(Data provided)
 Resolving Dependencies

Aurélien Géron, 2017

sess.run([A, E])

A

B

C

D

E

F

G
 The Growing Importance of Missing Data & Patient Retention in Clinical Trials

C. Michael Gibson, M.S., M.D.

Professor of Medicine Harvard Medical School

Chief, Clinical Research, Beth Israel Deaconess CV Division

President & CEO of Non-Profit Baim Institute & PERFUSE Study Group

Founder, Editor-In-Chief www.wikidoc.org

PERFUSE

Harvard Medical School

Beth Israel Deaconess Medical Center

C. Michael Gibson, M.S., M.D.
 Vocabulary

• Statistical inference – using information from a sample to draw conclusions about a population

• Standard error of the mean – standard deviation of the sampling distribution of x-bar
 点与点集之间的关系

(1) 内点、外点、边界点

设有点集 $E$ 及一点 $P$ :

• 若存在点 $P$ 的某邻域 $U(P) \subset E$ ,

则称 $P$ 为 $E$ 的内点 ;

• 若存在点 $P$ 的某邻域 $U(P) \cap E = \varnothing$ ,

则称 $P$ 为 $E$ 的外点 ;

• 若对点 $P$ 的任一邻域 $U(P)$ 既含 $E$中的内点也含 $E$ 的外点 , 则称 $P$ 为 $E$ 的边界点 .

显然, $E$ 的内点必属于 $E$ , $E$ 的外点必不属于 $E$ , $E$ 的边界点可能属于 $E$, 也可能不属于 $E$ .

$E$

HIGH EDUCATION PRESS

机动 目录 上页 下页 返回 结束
(End Data provided)
(Data provided)
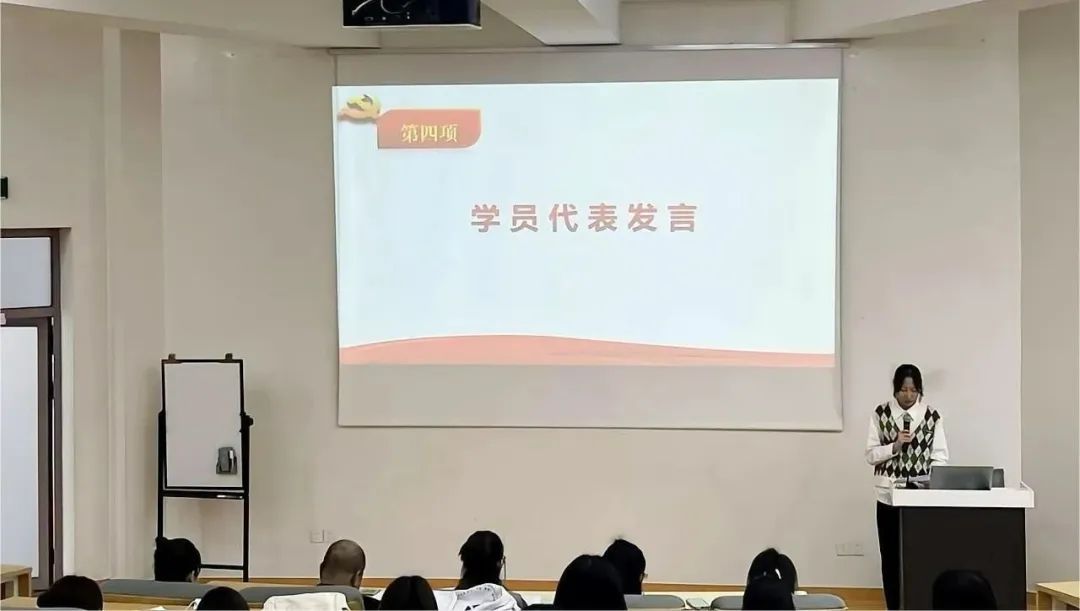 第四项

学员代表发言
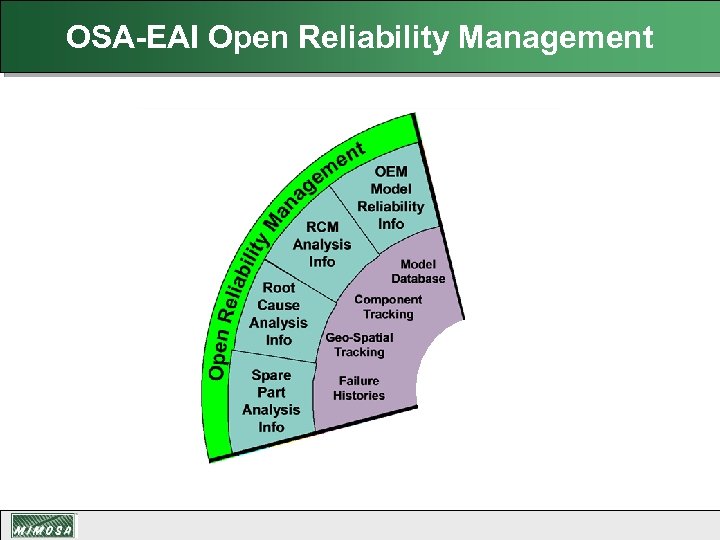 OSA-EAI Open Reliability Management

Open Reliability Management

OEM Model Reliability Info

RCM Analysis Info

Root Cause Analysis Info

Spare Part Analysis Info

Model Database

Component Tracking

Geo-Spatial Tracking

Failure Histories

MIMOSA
(End Data provided)
Assigned task ▸
Scan the entries above and return each line that holds "Chief".

Result of the task ▸
Chief, Clinical Research, Beth Israel Deaconess CV Division
Founder, Editor-In-Chief www.wikidoc.org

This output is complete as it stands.